Pourtant, l’essentiel du livre est peut-être finalement son iconographie, qui en font un véritable cadeau de Noël paru avec quelques mois d’avance. On trouvera dans ces pages à peu près toutes les toiles représentant un spectacle d’opéra à Venise ou l’intérieur d’un opéra vénitien. Y figurent aussi quelques magnifiques gravures immortalisant les décors à machines de Giacomo Torelli.
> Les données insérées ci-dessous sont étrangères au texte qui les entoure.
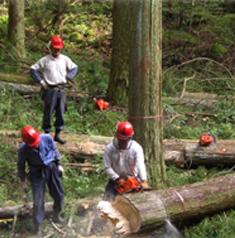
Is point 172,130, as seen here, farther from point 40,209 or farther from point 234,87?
point 40,209

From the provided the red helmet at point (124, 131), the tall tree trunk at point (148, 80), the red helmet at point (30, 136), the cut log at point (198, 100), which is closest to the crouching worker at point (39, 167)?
the red helmet at point (30, 136)

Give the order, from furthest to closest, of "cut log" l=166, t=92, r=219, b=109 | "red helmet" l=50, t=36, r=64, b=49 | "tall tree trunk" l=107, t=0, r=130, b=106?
1. "cut log" l=166, t=92, r=219, b=109
2. "tall tree trunk" l=107, t=0, r=130, b=106
3. "red helmet" l=50, t=36, r=64, b=49

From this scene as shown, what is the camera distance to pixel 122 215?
15.4ft

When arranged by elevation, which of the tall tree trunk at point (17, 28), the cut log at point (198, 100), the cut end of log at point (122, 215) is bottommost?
the cut end of log at point (122, 215)

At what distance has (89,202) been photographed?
5.98 m

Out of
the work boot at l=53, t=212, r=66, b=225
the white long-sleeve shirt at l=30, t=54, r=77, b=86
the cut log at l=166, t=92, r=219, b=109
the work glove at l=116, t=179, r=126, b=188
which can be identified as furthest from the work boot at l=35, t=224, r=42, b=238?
the cut log at l=166, t=92, r=219, b=109

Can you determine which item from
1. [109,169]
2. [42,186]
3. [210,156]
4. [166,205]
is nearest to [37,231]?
[42,186]

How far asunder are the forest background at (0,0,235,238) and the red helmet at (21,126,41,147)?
1.42m

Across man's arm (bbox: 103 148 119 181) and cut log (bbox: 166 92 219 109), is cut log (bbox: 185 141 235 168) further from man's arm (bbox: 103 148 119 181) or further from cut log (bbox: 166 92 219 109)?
cut log (bbox: 166 92 219 109)

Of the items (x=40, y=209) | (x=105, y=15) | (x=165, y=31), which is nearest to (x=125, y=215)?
(x=40, y=209)

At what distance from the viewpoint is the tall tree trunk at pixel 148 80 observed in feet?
17.8

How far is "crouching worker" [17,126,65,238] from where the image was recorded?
16.5 ft

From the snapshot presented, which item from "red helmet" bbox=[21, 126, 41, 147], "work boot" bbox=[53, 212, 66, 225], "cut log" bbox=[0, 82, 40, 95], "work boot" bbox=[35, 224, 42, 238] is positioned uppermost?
"cut log" bbox=[0, 82, 40, 95]

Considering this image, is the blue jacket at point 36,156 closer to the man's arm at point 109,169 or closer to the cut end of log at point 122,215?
the man's arm at point 109,169
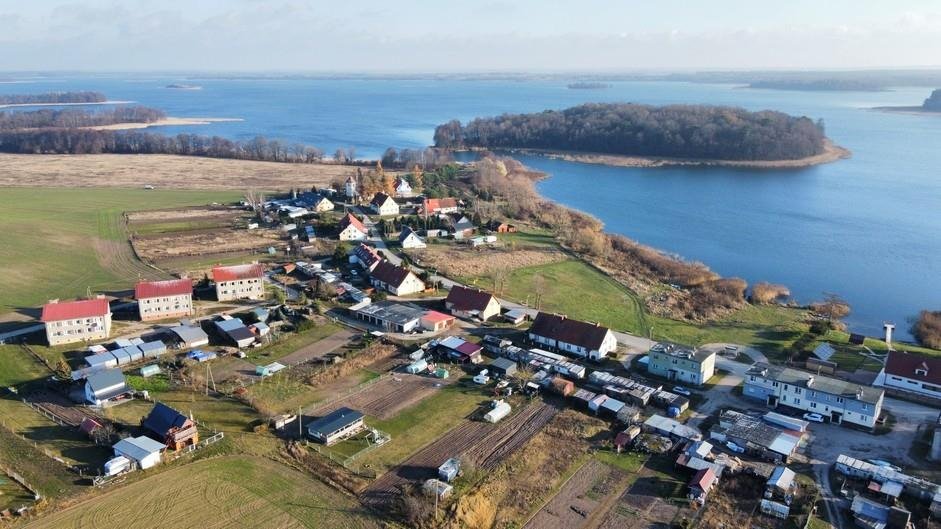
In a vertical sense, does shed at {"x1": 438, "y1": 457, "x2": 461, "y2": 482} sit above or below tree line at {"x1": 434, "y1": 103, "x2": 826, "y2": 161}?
below

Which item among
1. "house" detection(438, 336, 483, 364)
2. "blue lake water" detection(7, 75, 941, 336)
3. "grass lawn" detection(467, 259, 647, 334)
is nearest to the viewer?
"house" detection(438, 336, 483, 364)

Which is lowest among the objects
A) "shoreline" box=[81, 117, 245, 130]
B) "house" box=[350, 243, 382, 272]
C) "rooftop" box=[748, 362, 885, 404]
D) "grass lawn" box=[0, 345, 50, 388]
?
"grass lawn" box=[0, 345, 50, 388]

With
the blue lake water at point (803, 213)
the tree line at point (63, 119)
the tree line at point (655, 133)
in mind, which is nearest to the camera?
the blue lake water at point (803, 213)

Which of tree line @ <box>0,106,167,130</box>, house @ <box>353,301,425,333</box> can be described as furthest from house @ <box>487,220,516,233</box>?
tree line @ <box>0,106,167,130</box>

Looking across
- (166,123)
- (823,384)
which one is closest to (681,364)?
(823,384)

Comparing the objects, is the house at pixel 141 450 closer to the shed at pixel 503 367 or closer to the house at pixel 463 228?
the shed at pixel 503 367

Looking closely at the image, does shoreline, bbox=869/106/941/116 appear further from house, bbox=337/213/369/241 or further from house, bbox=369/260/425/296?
house, bbox=369/260/425/296

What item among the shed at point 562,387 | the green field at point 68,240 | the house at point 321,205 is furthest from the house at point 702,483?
the house at point 321,205
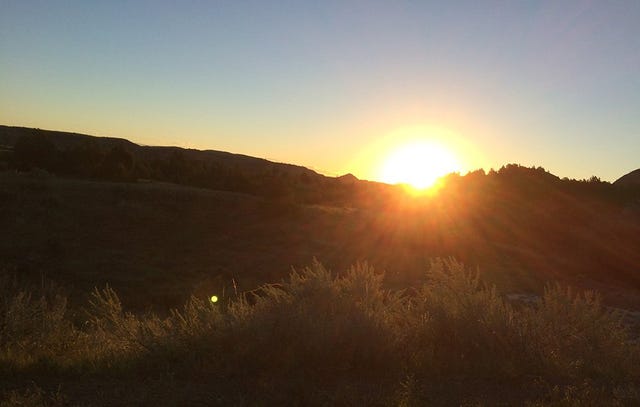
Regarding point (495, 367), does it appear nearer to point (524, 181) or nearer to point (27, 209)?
point (27, 209)

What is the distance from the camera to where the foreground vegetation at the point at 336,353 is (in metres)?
6.09

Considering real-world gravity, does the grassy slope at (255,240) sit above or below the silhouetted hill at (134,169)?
below

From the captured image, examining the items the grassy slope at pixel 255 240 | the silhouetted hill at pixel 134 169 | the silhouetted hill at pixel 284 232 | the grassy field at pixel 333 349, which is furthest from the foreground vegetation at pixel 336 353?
the silhouetted hill at pixel 134 169

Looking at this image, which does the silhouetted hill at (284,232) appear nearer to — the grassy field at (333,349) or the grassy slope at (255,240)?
the grassy slope at (255,240)

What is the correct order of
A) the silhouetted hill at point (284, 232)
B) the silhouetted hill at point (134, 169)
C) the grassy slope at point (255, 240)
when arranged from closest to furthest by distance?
the grassy slope at point (255, 240), the silhouetted hill at point (284, 232), the silhouetted hill at point (134, 169)

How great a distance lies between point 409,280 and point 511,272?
282 inches

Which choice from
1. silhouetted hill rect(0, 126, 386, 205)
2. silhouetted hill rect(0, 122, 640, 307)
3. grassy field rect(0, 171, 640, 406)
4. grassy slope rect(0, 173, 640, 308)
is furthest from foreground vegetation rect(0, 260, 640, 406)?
silhouetted hill rect(0, 126, 386, 205)

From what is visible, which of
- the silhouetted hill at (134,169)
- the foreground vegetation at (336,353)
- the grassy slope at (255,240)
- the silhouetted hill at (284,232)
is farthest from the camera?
the silhouetted hill at (134,169)

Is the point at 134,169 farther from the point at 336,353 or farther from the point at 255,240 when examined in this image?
the point at 336,353

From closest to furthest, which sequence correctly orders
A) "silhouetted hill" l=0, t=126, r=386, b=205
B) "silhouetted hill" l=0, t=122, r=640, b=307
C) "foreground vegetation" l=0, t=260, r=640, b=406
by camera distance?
"foreground vegetation" l=0, t=260, r=640, b=406
"silhouetted hill" l=0, t=122, r=640, b=307
"silhouetted hill" l=0, t=126, r=386, b=205

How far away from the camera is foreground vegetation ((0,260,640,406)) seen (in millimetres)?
6086

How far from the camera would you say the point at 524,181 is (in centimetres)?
5078

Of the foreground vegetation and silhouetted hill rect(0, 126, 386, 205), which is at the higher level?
silhouetted hill rect(0, 126, 386, 205)

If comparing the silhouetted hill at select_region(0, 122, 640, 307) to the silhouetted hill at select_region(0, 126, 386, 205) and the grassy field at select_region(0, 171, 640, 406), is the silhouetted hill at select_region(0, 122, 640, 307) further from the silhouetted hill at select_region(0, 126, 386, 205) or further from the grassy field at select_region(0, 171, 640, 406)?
the grassy field at select_region(0, 171, 640, 406)
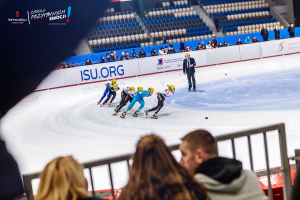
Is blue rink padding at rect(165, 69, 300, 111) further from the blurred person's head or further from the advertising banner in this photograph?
the blurred person's head

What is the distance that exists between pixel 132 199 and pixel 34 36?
0.94 meters

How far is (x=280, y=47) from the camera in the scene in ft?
68.7

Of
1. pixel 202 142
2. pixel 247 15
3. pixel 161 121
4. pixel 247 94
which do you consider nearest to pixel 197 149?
pixel 202 142

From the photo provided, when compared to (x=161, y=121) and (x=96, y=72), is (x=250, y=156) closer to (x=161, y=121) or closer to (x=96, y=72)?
(x=161, y=121)

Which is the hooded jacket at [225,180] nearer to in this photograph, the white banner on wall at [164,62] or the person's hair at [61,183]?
the person's hair at [61,183]

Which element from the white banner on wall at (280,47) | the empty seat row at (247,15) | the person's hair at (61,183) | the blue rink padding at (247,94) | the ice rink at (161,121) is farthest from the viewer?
the empty seat row at (247,15)

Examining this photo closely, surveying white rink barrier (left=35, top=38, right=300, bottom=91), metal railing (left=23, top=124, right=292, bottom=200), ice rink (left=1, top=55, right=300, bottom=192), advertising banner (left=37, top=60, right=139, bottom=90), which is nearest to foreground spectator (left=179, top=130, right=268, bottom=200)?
metal railing (left=23, top=124, right=292, bottom=200)

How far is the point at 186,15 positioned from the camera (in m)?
28.9

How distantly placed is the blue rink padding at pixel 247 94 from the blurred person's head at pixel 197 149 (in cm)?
702

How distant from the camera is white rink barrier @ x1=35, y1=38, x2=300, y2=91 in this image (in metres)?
18.5

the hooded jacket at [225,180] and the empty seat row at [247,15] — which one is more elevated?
the empty seat row at [247,15]

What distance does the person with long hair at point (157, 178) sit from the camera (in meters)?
1.58

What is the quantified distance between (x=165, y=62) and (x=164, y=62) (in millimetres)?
66

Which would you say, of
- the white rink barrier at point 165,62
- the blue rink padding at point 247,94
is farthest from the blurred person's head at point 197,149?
the white rink barrier at point 165,62
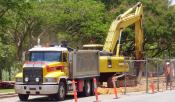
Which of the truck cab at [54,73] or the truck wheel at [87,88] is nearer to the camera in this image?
the truck cab at [54,73]

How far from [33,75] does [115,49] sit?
1579 centimetres

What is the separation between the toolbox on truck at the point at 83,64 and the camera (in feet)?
93.5

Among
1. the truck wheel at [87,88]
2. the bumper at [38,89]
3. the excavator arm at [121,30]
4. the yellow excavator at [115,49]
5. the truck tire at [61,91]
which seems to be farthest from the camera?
the excavator arm at [121,30]

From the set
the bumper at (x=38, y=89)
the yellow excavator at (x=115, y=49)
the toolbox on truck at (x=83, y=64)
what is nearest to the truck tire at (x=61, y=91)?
the bumper at (x=38, y=89)

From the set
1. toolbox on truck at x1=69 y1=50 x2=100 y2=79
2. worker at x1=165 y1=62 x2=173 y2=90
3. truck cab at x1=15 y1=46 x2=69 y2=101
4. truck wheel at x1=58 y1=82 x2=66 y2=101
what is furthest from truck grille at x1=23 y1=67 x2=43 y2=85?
worker at x1=165 y1=62 x2=173 y2=90

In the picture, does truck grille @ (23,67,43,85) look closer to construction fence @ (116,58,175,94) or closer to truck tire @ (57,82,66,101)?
truck tire @ (57,82,66,101)

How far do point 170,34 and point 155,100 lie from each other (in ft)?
121

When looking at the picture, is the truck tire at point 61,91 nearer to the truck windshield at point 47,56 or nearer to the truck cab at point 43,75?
the truck cab at point 43,75

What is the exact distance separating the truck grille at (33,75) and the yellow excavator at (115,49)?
10048 millimetres

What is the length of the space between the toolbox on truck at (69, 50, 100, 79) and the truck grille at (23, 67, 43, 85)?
254cm

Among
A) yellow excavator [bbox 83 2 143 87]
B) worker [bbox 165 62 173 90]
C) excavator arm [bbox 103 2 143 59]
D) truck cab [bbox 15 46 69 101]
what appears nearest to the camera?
truck cab [bbox 15 46 69 101]

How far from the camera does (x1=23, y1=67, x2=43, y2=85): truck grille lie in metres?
26.1

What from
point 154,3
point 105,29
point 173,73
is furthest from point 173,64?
point 154,3

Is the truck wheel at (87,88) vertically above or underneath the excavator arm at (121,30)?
underneath
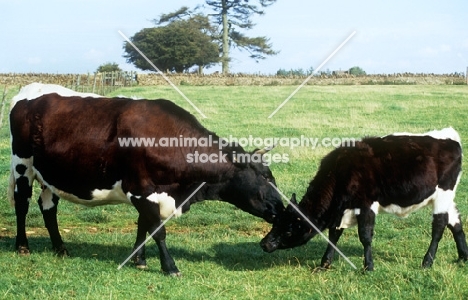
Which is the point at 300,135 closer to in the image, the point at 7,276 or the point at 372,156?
the point at 372,156

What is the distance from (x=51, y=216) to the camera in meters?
8.29

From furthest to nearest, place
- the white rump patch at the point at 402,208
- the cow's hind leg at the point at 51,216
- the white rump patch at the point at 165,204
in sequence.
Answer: the cow's hind leg at the point at 51,216
the white rump patch at the point at 402,208
the white rump patch at the point at 165,204

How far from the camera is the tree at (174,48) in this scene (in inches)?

On y contemplera toute une série de caricatures de chanteurs dessinées entre 1730 et 1750 par Antonio Maria Zanetti, et quelques visages de compositeurs (petite bizarrerie, le Portrait d’acteur de Fetti, longtemps pris pour un portrait de Monteverdi et conservé à Saint-Pétersbourg, est ici présenté sans hésitation comme une effigie du compositeur, et à travers sa copie anonyme appartenant à l’Accademia…). Et comme si cela ne suffisait pas, on a convoqué toute l’iconographie musicale utilisée par les peintres vénitiens, de Carpaccio et Bellini jusqu’à Tiepolo et Longhi. Sans oublier plusieurs photographies des plus beaux palais, églises et édifices de Venise. Si dans deux mois, personne ne glisse ce volume dans votre petit soulier, c’est que vous cachez à tous votre passion pour la musique.